____ Records for this task

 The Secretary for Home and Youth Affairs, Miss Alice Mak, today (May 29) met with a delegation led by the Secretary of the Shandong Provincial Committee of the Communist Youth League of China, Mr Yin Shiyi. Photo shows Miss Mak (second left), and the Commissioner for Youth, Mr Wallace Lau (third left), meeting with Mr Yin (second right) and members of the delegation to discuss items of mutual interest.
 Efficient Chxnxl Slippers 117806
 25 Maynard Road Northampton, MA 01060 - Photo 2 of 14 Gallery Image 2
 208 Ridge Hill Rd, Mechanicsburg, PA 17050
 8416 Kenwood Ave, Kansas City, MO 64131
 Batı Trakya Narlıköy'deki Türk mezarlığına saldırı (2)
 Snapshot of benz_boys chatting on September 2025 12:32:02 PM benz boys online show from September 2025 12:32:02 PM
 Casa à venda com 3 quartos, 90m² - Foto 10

________
____ Records for this task

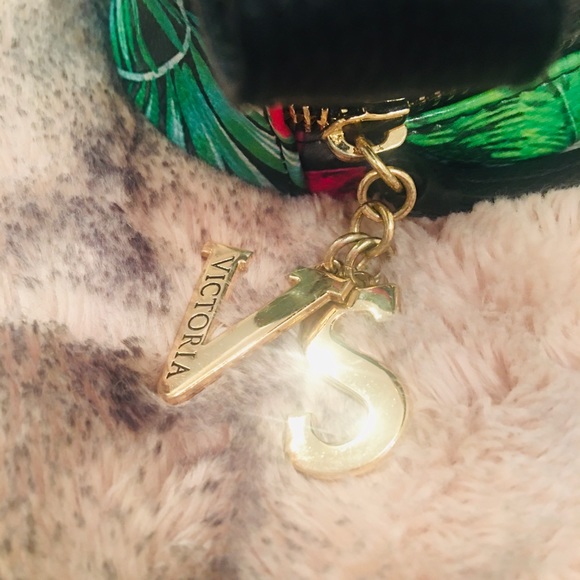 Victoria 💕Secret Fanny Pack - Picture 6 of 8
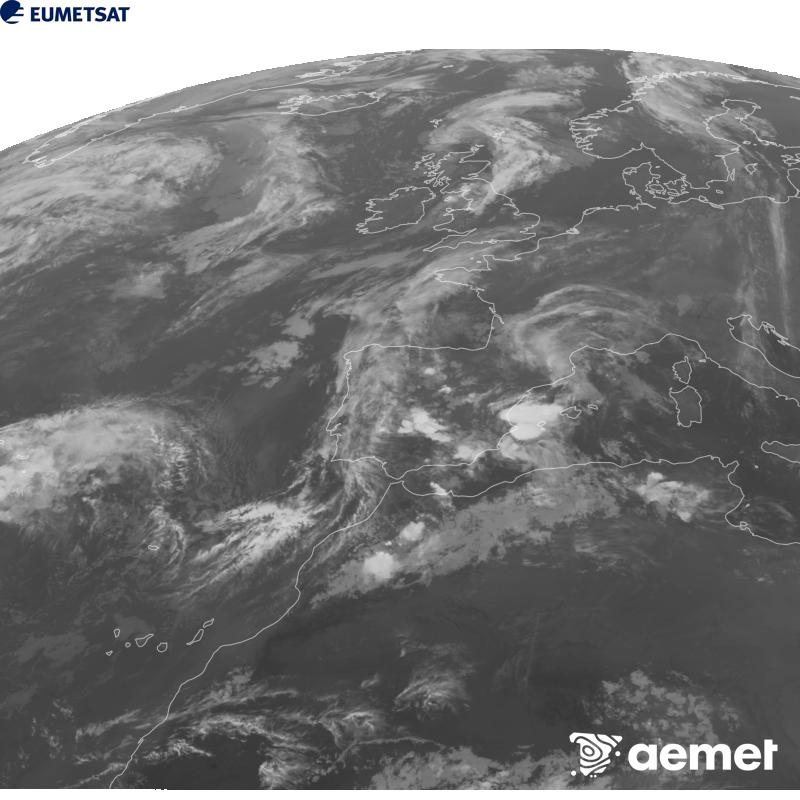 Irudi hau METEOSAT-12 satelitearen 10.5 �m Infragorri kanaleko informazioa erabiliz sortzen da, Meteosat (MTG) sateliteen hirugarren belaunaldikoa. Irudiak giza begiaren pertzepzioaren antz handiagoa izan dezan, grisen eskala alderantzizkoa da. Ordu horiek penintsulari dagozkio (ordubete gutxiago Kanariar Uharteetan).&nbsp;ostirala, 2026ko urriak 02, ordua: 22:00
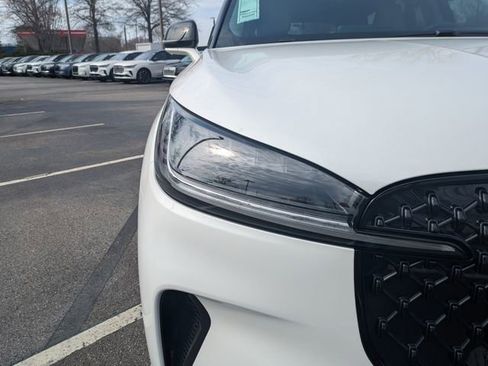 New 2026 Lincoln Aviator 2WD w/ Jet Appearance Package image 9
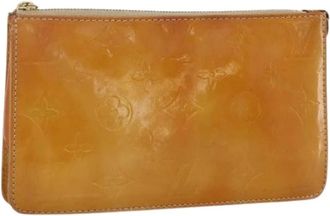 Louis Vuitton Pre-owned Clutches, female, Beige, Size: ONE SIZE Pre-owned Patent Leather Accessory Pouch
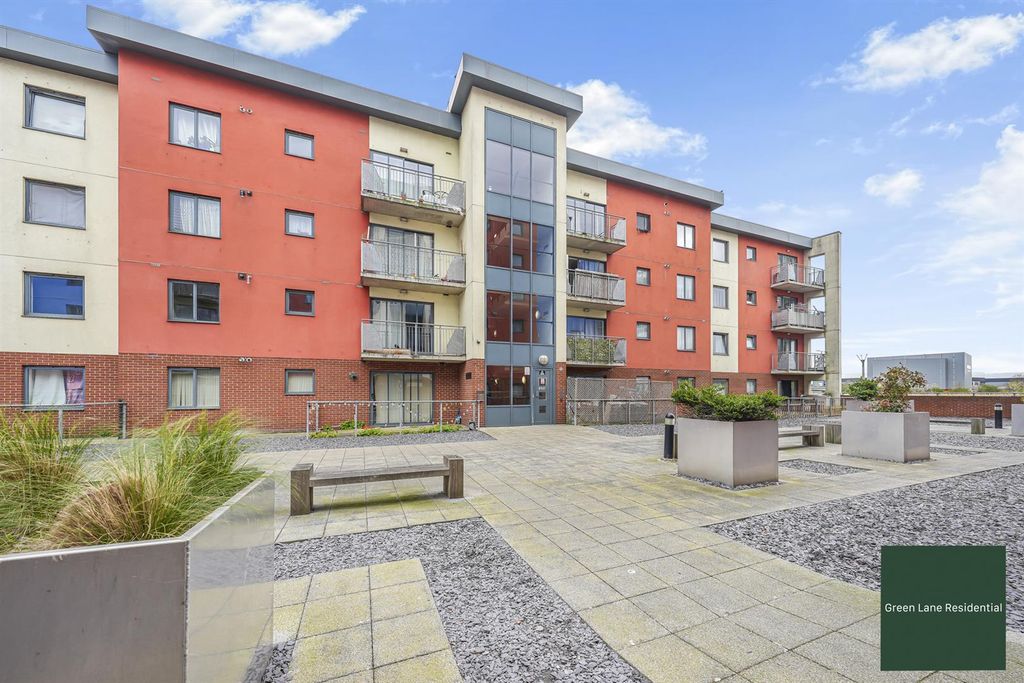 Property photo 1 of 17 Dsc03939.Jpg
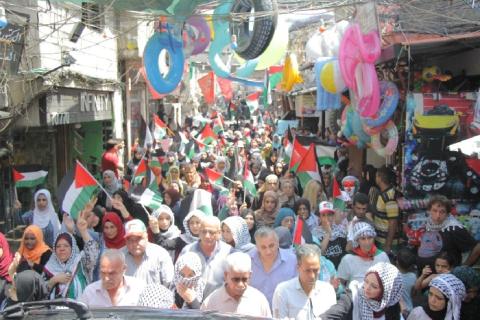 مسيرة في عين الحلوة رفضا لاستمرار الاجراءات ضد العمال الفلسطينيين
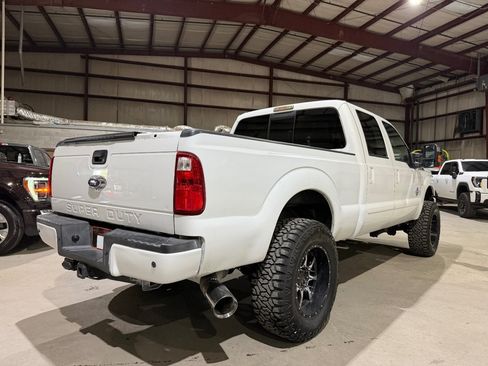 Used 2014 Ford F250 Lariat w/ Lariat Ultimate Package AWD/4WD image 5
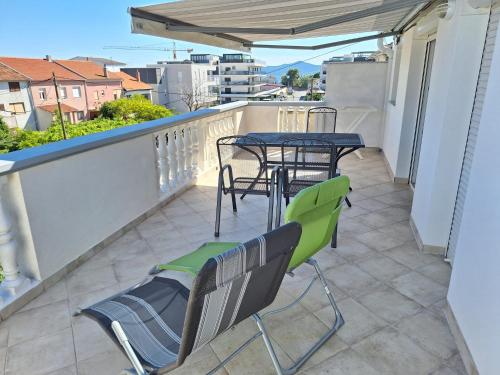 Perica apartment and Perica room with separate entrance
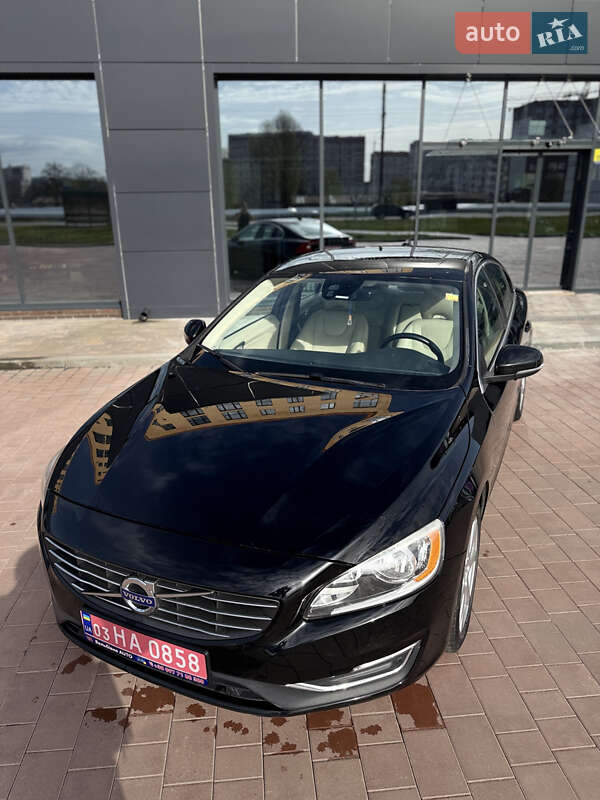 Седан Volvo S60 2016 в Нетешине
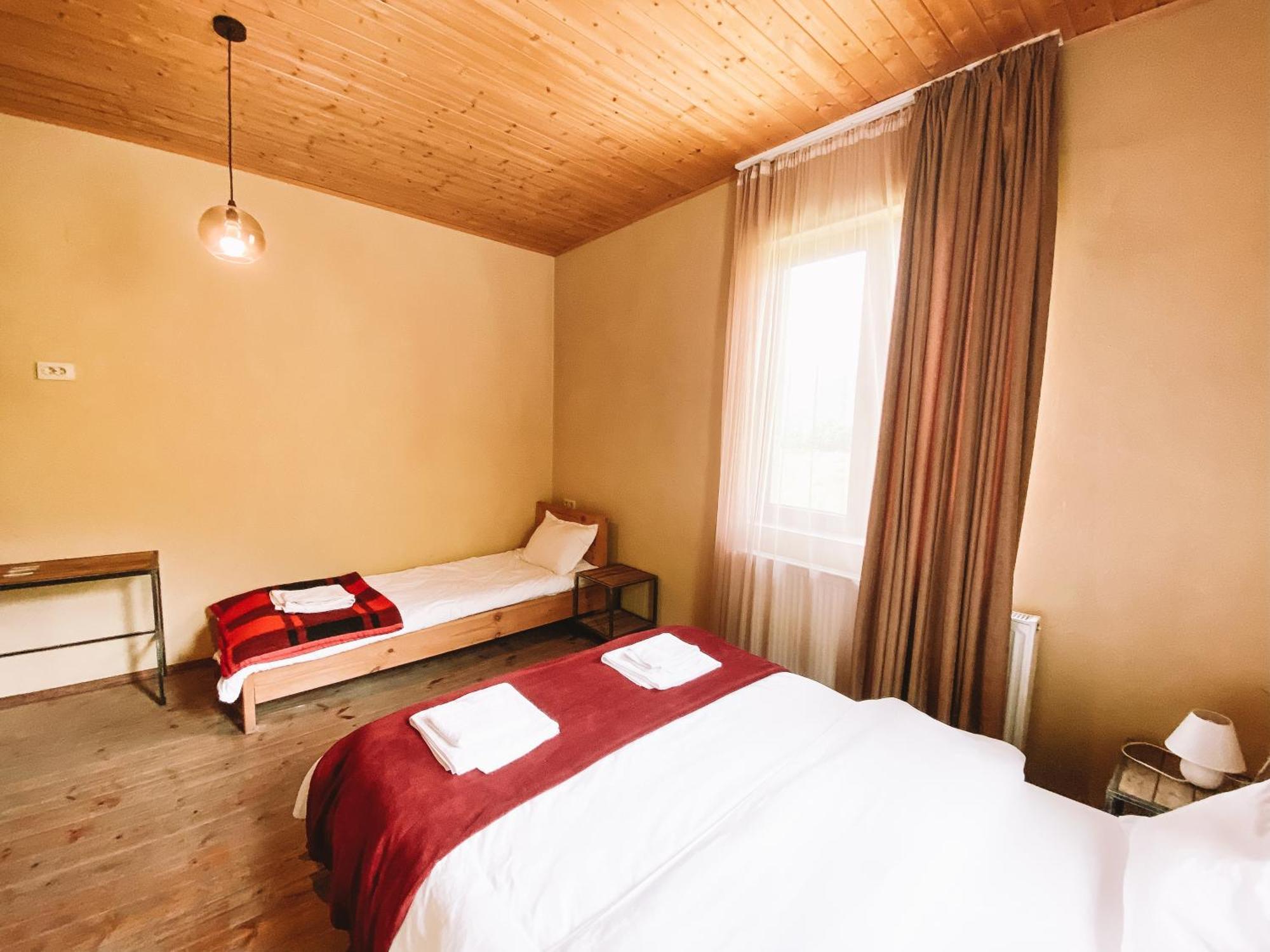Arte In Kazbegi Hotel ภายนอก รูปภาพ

________

Task objective. Please return the data above exactly as it stands from the line with "New 2026 Lincoln" to the line with "Property photo 1 of 17 Dsc03939.Jpg", keeping both of those lines but none of the pictures.

Task result.
 New 2026 Lincoln Aviator 2WD w/ Jet Appearance Package image 9
 Louis Vuitton Pre-owned Clutches, female, Beige, Size: ONE SIZE Pre-owned Patent Leather Accessory Pouch
 Property photo 1 of 17 Dsc03939.Jpg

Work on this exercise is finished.